TAREFAS OBRIGATÓRIAS:
**a)** No poema que abre o texto citado, o sujeito afirma "Não é amor" e descreve a seguir o que é. Enumera todas essas descrições.
**b)** A quem atribui o texto citado o poema que começa por "Deixa-me livre as mãos"?
**c)** Prolonga, por favor, o texto citado sobre o desejo e a casa, a partir da última frase que aparece abaixo.

Deixa-me livre as mãos
e o coração, deixa-me livre!
Eu só te desejo, eu só te desejo!
Não é amor, é desejo que se
esgota e se extingue,
é precipitação de fúrias,
proximidade do impossível,
porém tu estás,
estás para dar-me tudo,
e para dar-me o que tens para
à terra vieste
como eu para conter-te,
e desejar-te,
e receber-te!

Pablo Neruda

[...o desejo. vai vem e esgota-se. quando é só desejo.
quando o desejo anda a par do amor, e do desejo de amar e ser amado, quando se ama amar com desejo, é amor embrulhado em desejo que não se esgota. enquanto não morrer o amor. depois morre tudo. distancia-se a proximidade do impossível para se aproximar a distância do possível. ]

Boa Noite

22 janeiro 2015


"Nunca tive um sítio a que chamasse casa, talvez por isso chamasse casa a tantos.
(...)
Só percebi mais tarde que casa é um lugar que se faz com as mãos. Que só chamas casa ao que abre os braços para te receber. Que só chamas casa ao que te faz sentir em casa do outro lado do mundo. Que casa é um lugar no peito de alguém. Que estar em casa é deitar a cabeça no teu colo. Tu a tua no meu. Que essa é a verdadeira casa. Que tudo o resto interessa pouco. Que a geografia, essa, não interessa nada."

EXCERTO DA FONTE:
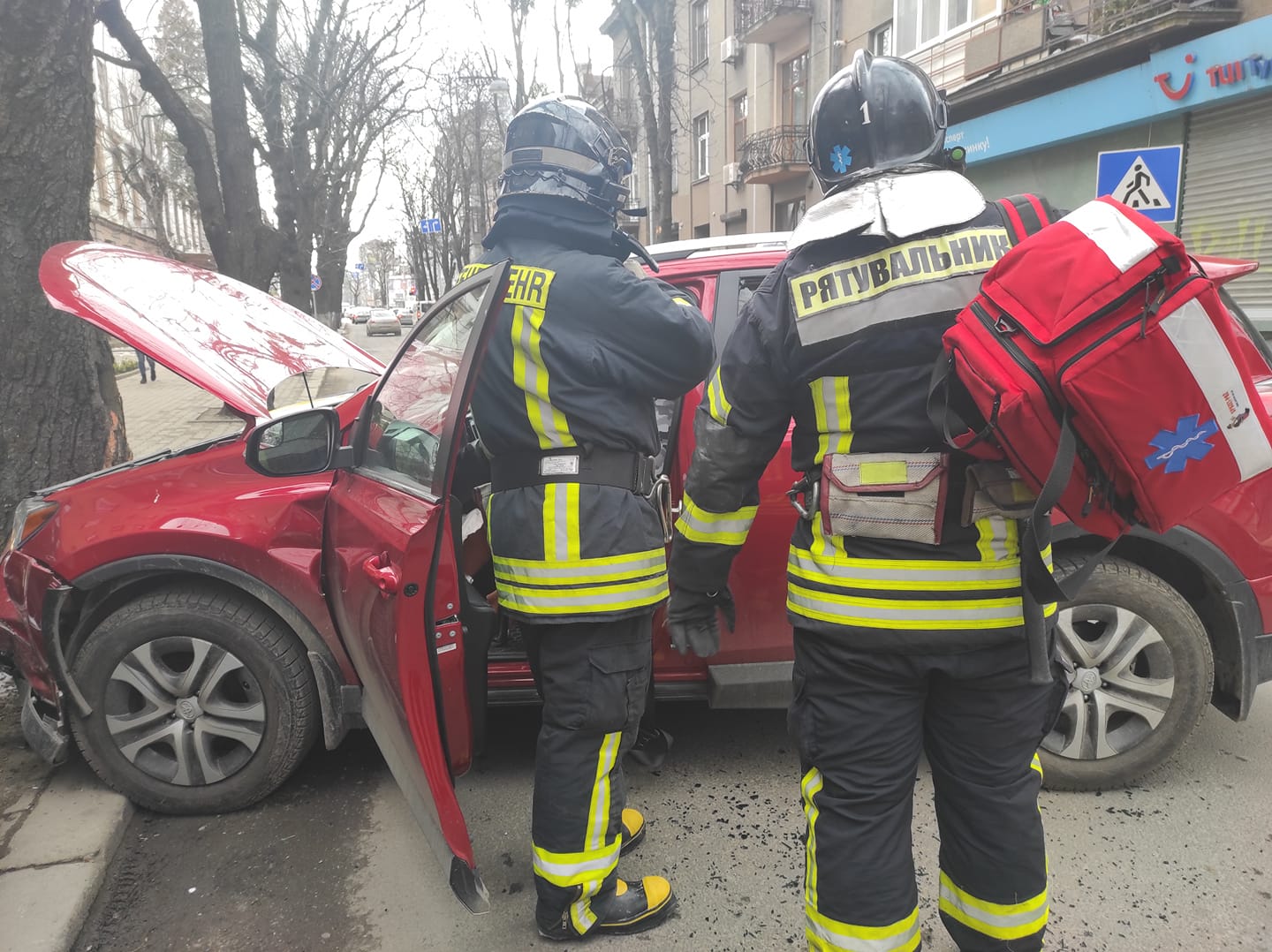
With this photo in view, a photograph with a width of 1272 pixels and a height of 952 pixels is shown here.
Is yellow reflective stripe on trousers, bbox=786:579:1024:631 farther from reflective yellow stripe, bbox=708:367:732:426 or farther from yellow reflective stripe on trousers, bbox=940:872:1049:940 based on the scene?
yellow reflective stripe on trousers, bbox=940:872:1049:940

RESPOSTAS ESCRITAS:
**a)**
- desejo que se esgota e se extingue
- precipitação de fúrias
- proximidade do impossível

**b)** A Pablo Neruda.

**c)**
Roubado ao Menino

[... casa. o que é aquilo a que chamamos casa? casa é onde estamos bem, onde somos nós sem medo de sermos o que somos, onde nos sentimos protegidos, onde nos refugiamos e de que não nos escondemos, é o sítio para onde fugimos e de que nunca escapamos. Não é onde precisam de nós, mas onde não sendo precisos, somos queridos, somos parte, nos sentimos parte e, ao mesmo tempo, todo.
Casa é uma noção independente de coordenadas geográficas.
Não é onde temos um lugar para nós - é onde nós somos o lugar, e o lugar somos nós. Sozinhos ou em partilha sem distinção de partes.
Sentimo-nos casa em casa. E casa não é um sítio com geografia, é o sítio onde sentimos poder aninhar a alma sem solidão.
...às vezes casa é uma pessoa que, em qualquer sítio, nos faz chegar a nós e não nos faltarmos.
e sentirmos que não nos falta...]

(Foto de Sophia Hsin)

Agora é o que eu preciso. 
O café arranjo não tarda muito.
O resto o tempo dirá, agora tenho mesmo é de ir ao banho e trincar qualquer coisa 
(depois do banho, entenda-se... se bem que não era mal pensado, não... Eheheh)

Bom Dia!

Mulher feita (ou quase) a assustar os medos. Alguns.
Fazendo o caminho certo hei-de chegar aonde chamamos casa. É fazê-lo. Sozinha.
Estrada deserta. Música. Sem sono. Ainda.

21 janeiro 2015


Vive-se sozinho, meio acordado, numa espécie de torpor. E no interior das pálpebras fazemos aparecer o rosto amado.
Gostaríamos que estivesse aqui, ao alcance das palavras que reinventamos para lhe sussurrar, ao alcance da mão e da boca, ao alcance dos sentidos e do desejo imediato.
Um ardor estranho sobre a pele e nos olhos impedem-me de continuar vivo. Morro sem pressa. Começo por cegar para conservar o teu sorriso (...)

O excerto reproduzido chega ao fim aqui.